- Problem to work on -
Change every instance of "brick paving" in the rows below to "stone paving", leaving everything else as it is.
>> START Material supplied
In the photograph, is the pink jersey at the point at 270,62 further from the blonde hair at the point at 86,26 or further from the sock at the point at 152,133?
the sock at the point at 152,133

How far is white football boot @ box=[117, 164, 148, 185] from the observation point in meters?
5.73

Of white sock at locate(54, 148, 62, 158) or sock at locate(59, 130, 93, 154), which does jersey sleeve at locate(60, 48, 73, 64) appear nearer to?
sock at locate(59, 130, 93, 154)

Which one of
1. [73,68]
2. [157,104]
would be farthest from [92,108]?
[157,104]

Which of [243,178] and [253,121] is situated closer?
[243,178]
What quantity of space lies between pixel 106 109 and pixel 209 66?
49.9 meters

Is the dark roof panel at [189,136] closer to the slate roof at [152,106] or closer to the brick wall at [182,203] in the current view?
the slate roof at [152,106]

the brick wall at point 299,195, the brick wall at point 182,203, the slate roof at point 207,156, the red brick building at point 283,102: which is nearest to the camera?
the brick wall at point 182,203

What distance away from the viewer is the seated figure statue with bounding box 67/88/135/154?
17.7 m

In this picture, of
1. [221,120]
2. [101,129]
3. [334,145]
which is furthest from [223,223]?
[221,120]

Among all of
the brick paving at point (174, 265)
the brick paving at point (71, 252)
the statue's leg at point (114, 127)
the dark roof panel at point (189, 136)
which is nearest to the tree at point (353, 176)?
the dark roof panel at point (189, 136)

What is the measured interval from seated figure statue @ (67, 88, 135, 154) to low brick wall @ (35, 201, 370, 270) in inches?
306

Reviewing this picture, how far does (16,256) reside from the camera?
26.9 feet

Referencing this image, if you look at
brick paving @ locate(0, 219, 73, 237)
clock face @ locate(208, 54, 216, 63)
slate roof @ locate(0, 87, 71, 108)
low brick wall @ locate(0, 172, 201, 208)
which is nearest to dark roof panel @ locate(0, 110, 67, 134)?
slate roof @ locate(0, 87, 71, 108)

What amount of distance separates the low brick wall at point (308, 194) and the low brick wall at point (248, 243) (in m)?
>> END Material supplied
- Correct output -
In the photograph, is the pink jersey at the point at 270,62 further from the blonde hair at the point at 86,26 or further from the sock at the point at 152,133?
the sock at the point at 152,133

How far is white football boot @ box=[117, 164, 148, 185] from the observation point in meters?
5.73

Of white sock at locate(54, 148, 62, 158) or sock at locate(59, 130, 93, 154), which does jersey sleeve at locate(60, 48, 73, 64) appear nearer to?
sock at locate(59, 130, 93, 154)

Which one of
1. [73,68]
2. [157,104]
would be farthest from [92,108]?
[157,104]

Which of [243,178] and [253,121] is situated closer?
[243,178]
What quantity of space lies between pixel 106 109 and pixel 209 66?
49.9 meters

Is the dark roof panel at [189,136] closer to the slate roof at [152,106] or closer to the brick wall at [182,203] in the current view?
the slate roof at [152,106]

the brick wall at point 299,195, the brick wall at point 182,203, the slate roof at point 207,156, the red brick building at point 283,102: which is nearest to the camera?
the brick wall at point 182,203

What distance away from the viewer is the seated figure statue with bounding box 67/88/135/154?
17.7 m

In this picture, of
1. [221,120]
2. [101,129]
3. [334,145]
which is furthest from [223,223]?
[221,120]

Among all of
the stone paving at point (174, 265)
the stone paving at point (71, 252)
the statue's leg at point (114, 127)
the dark roof panel at point (189, 136)
which is nearest to the tree at point (353, 176)?
the dark roof panel at point (189, 136)

What is the measured interval from seated figure statue @ (67, 88, 135, 154) to low brick wall @ (35, 201, 370, 270) in inches?
306

Reviewing this picture, how far does (16,256) reside from the camera?
26.9 feet

Referencing this image, if you look at
stone paving @ locate(0, 219, 73, 237)
clock face @ locate(208, 54, 216, 63)
slate roof @ locate(0, 87, 71, 108)
low brick wall @ locate(0, 172, 201, 208)
which is nearest to dark roof panel @ locate(0, 110, 67, 134)?
slate roof @ locate(0, 87, 71, 108)

What amount of distance separates the low brick wall at point (308, 194) and the low brick wall at point (248, 243) (in m)?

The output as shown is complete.